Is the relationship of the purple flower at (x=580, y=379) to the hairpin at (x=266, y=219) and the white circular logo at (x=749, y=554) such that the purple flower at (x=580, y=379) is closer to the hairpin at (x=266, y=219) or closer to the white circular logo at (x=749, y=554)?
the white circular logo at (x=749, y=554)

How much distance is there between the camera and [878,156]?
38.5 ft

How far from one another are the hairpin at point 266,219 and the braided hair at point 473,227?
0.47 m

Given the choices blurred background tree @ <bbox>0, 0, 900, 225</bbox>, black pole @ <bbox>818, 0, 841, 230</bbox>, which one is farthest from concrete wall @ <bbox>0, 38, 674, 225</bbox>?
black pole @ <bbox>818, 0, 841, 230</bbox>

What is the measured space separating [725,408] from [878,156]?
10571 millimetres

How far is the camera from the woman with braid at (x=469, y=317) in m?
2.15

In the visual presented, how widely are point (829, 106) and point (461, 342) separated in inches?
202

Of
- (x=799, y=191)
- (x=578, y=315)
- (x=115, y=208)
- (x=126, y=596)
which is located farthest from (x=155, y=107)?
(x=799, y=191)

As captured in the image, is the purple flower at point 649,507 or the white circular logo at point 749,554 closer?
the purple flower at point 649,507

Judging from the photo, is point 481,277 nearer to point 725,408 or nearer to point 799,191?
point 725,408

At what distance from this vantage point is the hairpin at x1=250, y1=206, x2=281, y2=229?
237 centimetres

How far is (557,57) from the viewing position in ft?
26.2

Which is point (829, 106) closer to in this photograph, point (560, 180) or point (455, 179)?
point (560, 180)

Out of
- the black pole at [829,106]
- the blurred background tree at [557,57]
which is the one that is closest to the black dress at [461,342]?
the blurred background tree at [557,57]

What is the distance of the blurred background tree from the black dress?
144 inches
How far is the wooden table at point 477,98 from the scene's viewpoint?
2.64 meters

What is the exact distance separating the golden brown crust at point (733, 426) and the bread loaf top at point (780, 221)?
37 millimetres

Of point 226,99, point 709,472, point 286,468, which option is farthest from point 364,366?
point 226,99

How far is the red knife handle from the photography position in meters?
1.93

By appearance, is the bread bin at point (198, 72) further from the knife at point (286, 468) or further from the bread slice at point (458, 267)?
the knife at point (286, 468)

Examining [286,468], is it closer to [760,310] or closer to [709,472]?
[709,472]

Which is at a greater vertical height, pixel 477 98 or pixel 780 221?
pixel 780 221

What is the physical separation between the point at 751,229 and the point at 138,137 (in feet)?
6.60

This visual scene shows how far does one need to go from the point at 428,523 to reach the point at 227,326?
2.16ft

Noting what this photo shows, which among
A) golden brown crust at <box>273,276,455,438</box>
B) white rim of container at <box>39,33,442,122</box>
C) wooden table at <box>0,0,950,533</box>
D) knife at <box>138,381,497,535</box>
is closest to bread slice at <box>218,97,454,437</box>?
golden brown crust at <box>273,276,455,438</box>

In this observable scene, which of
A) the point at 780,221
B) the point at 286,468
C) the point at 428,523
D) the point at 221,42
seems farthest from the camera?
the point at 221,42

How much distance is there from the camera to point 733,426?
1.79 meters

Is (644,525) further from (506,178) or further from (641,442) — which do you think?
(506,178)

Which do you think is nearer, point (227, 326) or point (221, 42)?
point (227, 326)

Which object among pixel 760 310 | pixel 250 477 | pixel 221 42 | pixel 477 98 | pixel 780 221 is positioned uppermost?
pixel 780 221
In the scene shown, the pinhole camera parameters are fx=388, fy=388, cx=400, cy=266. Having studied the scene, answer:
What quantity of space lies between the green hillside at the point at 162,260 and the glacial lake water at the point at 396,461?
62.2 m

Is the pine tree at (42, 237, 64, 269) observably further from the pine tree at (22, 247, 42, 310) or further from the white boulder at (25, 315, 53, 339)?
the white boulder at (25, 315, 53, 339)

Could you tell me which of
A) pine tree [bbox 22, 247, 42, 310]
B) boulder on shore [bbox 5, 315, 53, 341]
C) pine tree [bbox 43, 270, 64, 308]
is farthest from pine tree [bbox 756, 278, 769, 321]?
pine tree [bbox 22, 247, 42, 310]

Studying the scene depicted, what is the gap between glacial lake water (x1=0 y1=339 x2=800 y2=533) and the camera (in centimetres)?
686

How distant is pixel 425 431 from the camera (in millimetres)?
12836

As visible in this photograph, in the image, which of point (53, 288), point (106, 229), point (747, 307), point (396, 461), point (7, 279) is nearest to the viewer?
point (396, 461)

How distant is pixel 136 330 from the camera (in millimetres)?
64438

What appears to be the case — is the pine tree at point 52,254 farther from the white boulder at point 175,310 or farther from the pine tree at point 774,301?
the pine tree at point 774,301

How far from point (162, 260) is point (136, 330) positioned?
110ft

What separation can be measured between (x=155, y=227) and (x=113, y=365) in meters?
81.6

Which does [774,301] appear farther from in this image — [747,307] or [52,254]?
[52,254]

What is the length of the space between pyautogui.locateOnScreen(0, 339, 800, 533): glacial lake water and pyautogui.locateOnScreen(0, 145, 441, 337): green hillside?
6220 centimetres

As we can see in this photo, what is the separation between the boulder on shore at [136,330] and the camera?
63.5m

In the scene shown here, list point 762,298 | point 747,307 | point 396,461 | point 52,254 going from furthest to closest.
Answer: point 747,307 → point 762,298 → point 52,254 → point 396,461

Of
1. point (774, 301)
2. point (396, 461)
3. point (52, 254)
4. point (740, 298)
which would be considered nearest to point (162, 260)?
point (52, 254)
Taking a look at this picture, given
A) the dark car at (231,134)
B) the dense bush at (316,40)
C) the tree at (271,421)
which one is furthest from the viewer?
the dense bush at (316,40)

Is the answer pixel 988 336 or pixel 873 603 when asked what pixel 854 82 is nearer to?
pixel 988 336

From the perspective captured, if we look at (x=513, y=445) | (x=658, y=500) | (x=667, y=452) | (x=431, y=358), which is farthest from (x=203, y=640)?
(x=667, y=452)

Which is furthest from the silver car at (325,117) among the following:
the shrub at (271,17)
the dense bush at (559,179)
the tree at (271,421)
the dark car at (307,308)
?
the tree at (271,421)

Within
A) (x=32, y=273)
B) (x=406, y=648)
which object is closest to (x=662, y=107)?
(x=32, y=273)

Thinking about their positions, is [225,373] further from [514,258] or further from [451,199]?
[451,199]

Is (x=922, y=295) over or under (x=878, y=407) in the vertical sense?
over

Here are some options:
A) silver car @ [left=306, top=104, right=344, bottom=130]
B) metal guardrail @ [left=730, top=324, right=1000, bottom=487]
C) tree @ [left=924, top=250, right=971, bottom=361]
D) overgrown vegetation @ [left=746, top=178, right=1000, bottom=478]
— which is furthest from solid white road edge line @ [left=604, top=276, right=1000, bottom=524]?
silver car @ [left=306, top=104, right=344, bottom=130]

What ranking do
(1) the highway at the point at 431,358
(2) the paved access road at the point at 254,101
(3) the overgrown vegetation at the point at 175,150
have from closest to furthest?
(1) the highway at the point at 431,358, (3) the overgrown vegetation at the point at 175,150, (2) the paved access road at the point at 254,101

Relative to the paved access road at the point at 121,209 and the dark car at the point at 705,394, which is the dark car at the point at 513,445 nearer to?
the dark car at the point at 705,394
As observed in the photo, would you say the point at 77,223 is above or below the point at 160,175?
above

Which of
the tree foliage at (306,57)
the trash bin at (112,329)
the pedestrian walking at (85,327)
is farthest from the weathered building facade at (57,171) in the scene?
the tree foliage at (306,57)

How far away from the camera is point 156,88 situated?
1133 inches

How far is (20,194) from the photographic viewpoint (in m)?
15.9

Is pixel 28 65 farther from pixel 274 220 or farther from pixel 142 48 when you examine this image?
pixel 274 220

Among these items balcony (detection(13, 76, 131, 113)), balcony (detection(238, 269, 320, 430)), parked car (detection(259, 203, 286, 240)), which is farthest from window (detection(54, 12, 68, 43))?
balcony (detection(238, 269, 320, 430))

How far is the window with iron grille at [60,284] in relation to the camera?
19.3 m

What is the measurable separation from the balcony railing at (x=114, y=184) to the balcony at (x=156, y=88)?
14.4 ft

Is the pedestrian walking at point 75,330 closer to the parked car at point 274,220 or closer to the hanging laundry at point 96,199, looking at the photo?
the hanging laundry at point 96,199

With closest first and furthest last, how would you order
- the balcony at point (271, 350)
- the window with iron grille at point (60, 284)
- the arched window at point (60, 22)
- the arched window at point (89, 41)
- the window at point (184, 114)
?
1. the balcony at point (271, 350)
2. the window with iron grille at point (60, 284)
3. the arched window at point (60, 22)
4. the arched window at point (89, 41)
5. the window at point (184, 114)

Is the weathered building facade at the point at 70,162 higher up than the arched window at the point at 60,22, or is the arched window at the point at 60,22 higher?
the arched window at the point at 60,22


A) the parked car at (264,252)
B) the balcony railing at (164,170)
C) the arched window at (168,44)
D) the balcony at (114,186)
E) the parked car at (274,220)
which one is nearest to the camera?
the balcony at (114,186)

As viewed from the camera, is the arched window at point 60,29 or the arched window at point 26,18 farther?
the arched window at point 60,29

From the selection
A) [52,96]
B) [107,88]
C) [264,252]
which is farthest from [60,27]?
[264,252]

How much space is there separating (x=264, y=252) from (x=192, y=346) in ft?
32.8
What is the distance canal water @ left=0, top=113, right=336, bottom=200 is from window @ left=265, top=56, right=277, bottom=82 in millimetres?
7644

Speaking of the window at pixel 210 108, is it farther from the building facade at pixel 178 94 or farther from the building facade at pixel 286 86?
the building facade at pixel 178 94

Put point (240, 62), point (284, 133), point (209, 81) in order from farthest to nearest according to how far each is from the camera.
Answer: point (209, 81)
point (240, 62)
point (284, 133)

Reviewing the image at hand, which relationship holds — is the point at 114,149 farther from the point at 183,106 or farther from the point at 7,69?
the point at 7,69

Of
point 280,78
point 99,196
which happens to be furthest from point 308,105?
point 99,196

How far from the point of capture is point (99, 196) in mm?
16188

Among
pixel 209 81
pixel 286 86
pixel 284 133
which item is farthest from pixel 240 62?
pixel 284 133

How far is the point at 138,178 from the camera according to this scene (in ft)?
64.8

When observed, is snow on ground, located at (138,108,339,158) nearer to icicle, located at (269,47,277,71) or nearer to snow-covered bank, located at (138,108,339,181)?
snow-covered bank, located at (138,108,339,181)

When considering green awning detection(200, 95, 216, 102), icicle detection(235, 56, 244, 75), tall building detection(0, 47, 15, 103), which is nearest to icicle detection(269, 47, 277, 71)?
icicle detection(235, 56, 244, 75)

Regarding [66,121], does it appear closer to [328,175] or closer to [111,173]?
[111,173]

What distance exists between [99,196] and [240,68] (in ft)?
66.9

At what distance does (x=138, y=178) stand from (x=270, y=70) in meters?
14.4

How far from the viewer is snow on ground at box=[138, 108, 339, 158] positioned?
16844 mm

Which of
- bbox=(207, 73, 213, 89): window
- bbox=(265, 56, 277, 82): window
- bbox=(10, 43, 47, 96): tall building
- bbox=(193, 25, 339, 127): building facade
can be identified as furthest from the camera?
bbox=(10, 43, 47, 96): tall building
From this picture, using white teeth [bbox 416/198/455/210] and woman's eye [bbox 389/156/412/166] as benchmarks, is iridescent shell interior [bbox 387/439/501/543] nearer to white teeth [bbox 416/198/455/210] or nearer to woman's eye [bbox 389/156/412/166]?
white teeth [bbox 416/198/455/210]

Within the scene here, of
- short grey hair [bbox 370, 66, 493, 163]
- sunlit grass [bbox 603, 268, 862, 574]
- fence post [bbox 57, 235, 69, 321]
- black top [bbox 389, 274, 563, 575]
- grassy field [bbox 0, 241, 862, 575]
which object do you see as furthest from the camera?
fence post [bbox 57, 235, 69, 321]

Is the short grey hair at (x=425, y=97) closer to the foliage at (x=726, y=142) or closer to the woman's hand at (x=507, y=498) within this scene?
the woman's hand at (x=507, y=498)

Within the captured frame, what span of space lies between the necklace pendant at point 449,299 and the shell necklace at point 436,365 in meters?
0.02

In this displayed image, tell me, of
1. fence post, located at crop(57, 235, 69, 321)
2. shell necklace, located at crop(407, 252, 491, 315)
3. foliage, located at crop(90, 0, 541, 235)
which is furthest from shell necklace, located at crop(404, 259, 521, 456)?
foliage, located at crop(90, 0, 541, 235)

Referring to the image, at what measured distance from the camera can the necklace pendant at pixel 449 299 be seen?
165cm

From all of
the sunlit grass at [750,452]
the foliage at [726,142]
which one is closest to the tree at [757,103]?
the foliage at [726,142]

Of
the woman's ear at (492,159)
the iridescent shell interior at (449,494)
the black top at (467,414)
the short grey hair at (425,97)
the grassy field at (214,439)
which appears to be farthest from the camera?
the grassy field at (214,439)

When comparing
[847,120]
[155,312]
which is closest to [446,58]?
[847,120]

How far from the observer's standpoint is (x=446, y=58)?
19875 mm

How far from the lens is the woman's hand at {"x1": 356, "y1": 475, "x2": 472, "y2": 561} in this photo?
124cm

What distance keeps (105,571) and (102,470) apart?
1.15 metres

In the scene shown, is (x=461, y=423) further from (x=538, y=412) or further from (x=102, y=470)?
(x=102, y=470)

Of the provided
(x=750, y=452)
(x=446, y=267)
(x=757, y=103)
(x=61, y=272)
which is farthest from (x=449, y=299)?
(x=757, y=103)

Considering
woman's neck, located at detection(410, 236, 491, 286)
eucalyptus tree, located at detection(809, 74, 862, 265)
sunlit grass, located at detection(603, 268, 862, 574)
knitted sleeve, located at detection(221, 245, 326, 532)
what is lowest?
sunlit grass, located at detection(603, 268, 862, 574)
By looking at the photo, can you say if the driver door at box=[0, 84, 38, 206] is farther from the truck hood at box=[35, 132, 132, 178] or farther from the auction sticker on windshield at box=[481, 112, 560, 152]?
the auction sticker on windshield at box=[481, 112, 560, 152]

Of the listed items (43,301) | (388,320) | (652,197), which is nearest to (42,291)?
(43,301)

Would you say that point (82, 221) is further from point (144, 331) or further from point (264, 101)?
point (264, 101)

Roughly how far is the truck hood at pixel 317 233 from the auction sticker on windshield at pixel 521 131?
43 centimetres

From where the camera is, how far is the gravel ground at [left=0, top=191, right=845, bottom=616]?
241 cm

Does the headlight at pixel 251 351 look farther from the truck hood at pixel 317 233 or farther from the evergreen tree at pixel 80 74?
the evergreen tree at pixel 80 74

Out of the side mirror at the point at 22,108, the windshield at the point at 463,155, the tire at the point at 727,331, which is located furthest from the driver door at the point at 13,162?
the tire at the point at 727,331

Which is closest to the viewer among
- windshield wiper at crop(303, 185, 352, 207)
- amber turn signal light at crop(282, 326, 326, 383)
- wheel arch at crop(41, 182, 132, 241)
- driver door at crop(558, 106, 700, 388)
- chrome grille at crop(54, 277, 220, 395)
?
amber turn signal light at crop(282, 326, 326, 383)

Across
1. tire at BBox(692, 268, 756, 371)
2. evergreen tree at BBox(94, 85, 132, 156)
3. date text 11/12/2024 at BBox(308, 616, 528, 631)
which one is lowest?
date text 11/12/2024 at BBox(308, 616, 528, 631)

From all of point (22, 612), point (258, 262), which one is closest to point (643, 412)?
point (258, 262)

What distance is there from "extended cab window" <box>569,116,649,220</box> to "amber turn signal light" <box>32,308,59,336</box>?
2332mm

+++++

=== Problem ===
Rewrite the lines from the one containing "What is the distance of" through the one containing "37 millimetres", changing "wooden table" to "dining table" and leaving all else unchanged.

=== Completed exercise ===
What is the distance of the blurred background tree from the black dress?
144 inches
How far is the dining table at point 477,98 from the scene's viewpoint?
2.64 meters

What is the exact distance separating the golden brown crust at point (733, 426) and the bread loaf top at point (780, 221)?
37 millimetres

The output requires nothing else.